# EXCERPTED TEXT
Thread Links Date Links
Thread Prev Thread Next Thread Index Date Prev Date Next Date Index

Re: [EFM] RE: Pause frame usage in transport networks




Roy,

I'm not going to discuss your answer in full detail - at least not Friday 
night :-) I have a few points to make, though:

- I agree that using PAUSE in the local link is going to work better than 
PAUSE end-to-end. This is intuitive, in my opinion.

- In my opinion - which is based both on my practical experience and 
theorethical understanding - PAUSE is only good for short bursts. PAUSE has 
little effect for long bursts of traffic, because one can hold on for very 
little time before filling up the transmission queue, which forces the 
equipment to discard frames.

- For slightly congested links, any form of active flow control using closed 
loops will tend to be less effective than the simple use of PAUSEs. That's 
because end-to-end flow control needs more time to react, and hence is a 
little less efficient for brief periods of congestion, but is (probably) more 
stable for longer periods of congestion.

- In some situations, PAUSE is going to be very effective - for example, with 
slow CPEs that need only a brief period of time to be able to receive one 
more frame. Interestingly enough, this is one of the common scenarios for EFM 
deployment (inexpensive-and-slow CPEs)

- And last, but not least... I'm not saying that PAUSE is not useful. Only 
that PAUSE should be regarded as the last safety device to avoid a congested 
link from being even more congested. But then, a lot of consideration has to 
be taken when designing the network. Relying on PAUSE is not the way I would 
do it in my network (had I the money to deploy it :-).

On Friday 21 February 2003 21:00, Roy Bynum wrote:
> Carlos,
>
> You said:
> "Roy, I'm really lost here. By definition, we are talking about a
> technology that is frame based. And as far as I am concerned, PAUSE is only
> effective for frame/packet[1] based services that are not time
> sensitive[2]. Most applications that demand leased-line style circuits are
> time sensitive. For these applications it is better to simply drop late
> frames - it does not good to deliver them late, as they will be not useful
> anymore. Once you lose a few frames it's up to the upper protocol to
> reconstruct or infer in some way the information lost to keep the
> application running.
> That leaves us with non-time sensitive applications that still require
> leased-line service. In this case, we're probably talking about premium
> services, that have be carefully managed, and that probably will be
> configured with conservative bandwidth reservations. In this scenario,
> PAUSE is also probably not that useful, or at least not desirable as the
> main congestion management system. As I said, I think that PAUSE acts as a
> last safety net for abnormal situations - it is useful, it has to be
> present, but no engineer would ever be comfortable relying on it as the
> main safety device on the system.
> Am I missing something here?"
>
> Actually, you are.  We did a lot of testing of active flow control, both in
> the local link and in long haul end to end services.  What we found may not
> be intuitively apparent.

# RAW RECORDS
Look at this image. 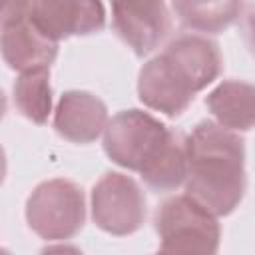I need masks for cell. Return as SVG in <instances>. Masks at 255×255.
Masks as SVG:
<instances>
[{"instance_id": "7c38bea8", "label": "cell", "mask_w": 255, "mask_h": 255, "mask_svg": "<svg viewBox=\"0 0 255 255\" xmlns=\"http://www.w3.org/2000/svg\"><path fill=\"white\" fill-rule=\"evenodd\" d=\"M243 0H171L177 22L199 34H219L241 16Z\"/></svg>"}, {"instance_id": "52a82bcc", "label": "cell", "mask_w": 255, "mask_h": 255, "mask_svg": "<svg viewBox=\"0 0 255 255\" xmlns=\"http://www.w3.org/2000/svg\"><path fill=\"white\" fill-rule=\"evenodd\" d=\"M110 4L112 28L135 56H147L167 38L171 16L165 0H110Z\"/></svg>"}, {"instance_id": "8fae6325", "label": "cell", "mask_w": 255, "mask_h": 255, "mask_svg": "<svg viewBox=\"0 0 255 255\" xmlns=\"http://www.w3.org/2000/svg\"><path fill=\"white\" fill-rule=\"evenodd\" d=\"M205 106L217 124L233 131L255 128V84L223 80L205 98Z\"/></svg>"}, {"instance_id": "4fadbf2b", "label": "cell", "mask_w": 255, "mask_h": 255, "mask_svg": "<svg viewBox=\"0 0 255 255\" xmlns=\"http://www.w3.org/2000/svg\"><path fill=\"white\" fill-rule=\"evenodd\" d=\"M16 110L32 124H46L52 114V84L50 68L20 72L12 86Z\"/></svg>"}, {"instance_id": "9c48e42d", "label": "cell", "mask_w": 255, "mask_h": 255, "mask_svg": "<svg viewBox=\"0 0 255 255\" xmlns=\"http://www.w3.org/2000/svg\"><path fill=\"white\" fill-rule=\"evenodd\" d=\"M110 122L104 100L86 90H68L54 110V129L72 143L96 141Z\"/></svg>"}, {"instance_id": "ba28073f", "label": "cell", "mask_w": 255, "mask_h": 255, "mask_svg": "<svg viewBox=\"0 0 255 255\" xmlns=\"http://www.w3.org/2000/svg\"><path fill=\"white\" fill-rule=\"evenodd\" d=\"M28 18L50 38L90 36L106 26L102 0H32Z\"/></svg>"}, {"instance_id": "5b68a950", "label": "cell", "mask_w": 255, "mask_h": 255, "mask_svg": "<svg viewBox=\"0 0 255 255\" xmlns=\"http://www.w3.org/2000/svg\"><path fill=\"white\" fill-rule=\"evenodd\" d=\"M26 223L44 241H66L86 223L84 189L70 179L42 181L26 199Z\"/></svg>"}, {"instance_id": "5bb4252c", "label": "cell", "mask_w": 255, "mask_h": 255, "mask_svg": "<svg viewBox=\"0 0 255 255\" xmlns=\"http://www.w3.org/2000/svg\"><path fill=\"white\" fill-rule=\"evenodd\" d=\"M32 8V0H2V24H12L28 18Z\"/></svg>"}, {"instance_id": "3957f363", "label": "cell", "mask_w": 255, "mask_h": 255, "mask_svg": "<svg viewBox=\"0 0 255 255\" xmlns=\"http://www.w3.org/2000/svg\"><path fill=\"white\" fill-rule=\"evenodd\" d=\"M185 193L217 217L233 213L247 191L245 141L239 131L203 120L185 135Z\"/></svg>"}, {"instance_id": "6da1fadb", "label": "cell", "mask_w": 255, "mask_h": 255, "mask_svg": "<svg viewBox=\"0 0 255 255\" xmlns=\"http://www.w3.org/2000/svg\"><path fill=\"white\" fill-rule=\"evenodd\" d=\"M102 135L106 155L116 165L137 171L149 189L163 193L185 183V137L149 112L124 110L108 122Z\"/></svg>"}, {"instance_id": "8992f818", "label": "cell", "mask_w": 255, "mask_h": 255, "mask_svg": "<svg viewBox=\"0 0 255 255\" xmlns=\"http://www.w3.org/2000/svg\"><path fill=\"white\" fill-rule=\"evenodd\" d=\"M145 193L141 185L120 171H108L92 187V219L102 231L126 237L145 221Z\"/></svg>"}, {"instance_id": "7a4b0ae2", "label": "cell", "mask_w": 255, "mask_h": 255, "mask_svg": "<svg viewBox=\"0 0 255 255\" xmlns=\"http://www.w3.org/2000/svg\"><path fill=\"white\" fill-rule=\"evenodd\" d=\"M221 70L223 56L215 40L205 34H181L141 66L137 98L145 108L177 118Z\"/></svg>"}, {"instance_id": "30bf717a", "label": "cell", "mask_w": 255, "mask_h": 255, "mask_svg": "<svg viewBox=\"0 0 255 255\" xmlns=\"http://www.w3.org/2000/svg\"><path fill=\"white\" fill-rule=\"evenodd\" d=\"M2 58L14 72L50 68L58 56V40L44 34L30 18L2 24Z\"/></svg>"}, {"instance_id": "9a60e30c", "label": "cell", "mask_w": 255, "mask_h": 255, "mask_svg": "<svg viewBox=\"0 0 255 255\" xmlns=\"http://www.w3.org/2000/svg\"><path fill=\"white\" fill-rule=\"evenodd\" d=\"M241 34H243V40L249 48V52L255 56V4H251L245 14H243V20H241Z\"/></svg>"}, {"instance_id": "277c9868", "label": "cell", "mask_w": 255, "mask_h": 255, "mask_svg": "<svg viewBox=\"0 0 255 255\" xmlns=\"http://www.w3.org/2000/svg\"><path fill=\"white\" fill-rule=\"evenodd\" d=\"M161 253H215L221 227L217 215L189 193L163 199L153 215Z\"/></svg>"}]
</instances>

# GIVEN PROBLEM 1
In the PAUSE frame thread, what kind of CPEs does the writer call a common scenario for EFM deployment?
# GIVEN PROBLEM 2
Can you restate the paragraph of the PAUSE frame thread that begins "For slightly congested links" as a short bulleted list that keeps its main facts?
# GIVEN PROBLEM 3
Do these statements agree with the PAUSE frame thread? Answer yes or no for each, and quote the deciding words.
(a) The writer agrees that PAUSE in the local link works better than PAUSE end-to-end.
(b) PAUSE is effective for long bursts of traffic.
(c) The writer would rely on PAUSE when designing their own network.

# ANSWER 1
Inexpensive-and-slow CPEs.

# ANSWER 2
- On slightly congested links, closed-loop active flow control tends to be less effective than simple PAUSEs.
- End-to-end flow control needs more time to react.
- This makes it a little less efficient for brief periods of congestion.
- It is probably more stable for longer periods of congestion.

# ANSWER 3
(a) Yes: "I agree that using PAUSE in the local link is going to work better than PAUSE end-to-end."
(b) No: "PAUSE has little effect for long bursts of traffic"
(c) No: "Relying on PAUSE is not the way I would do it in my network"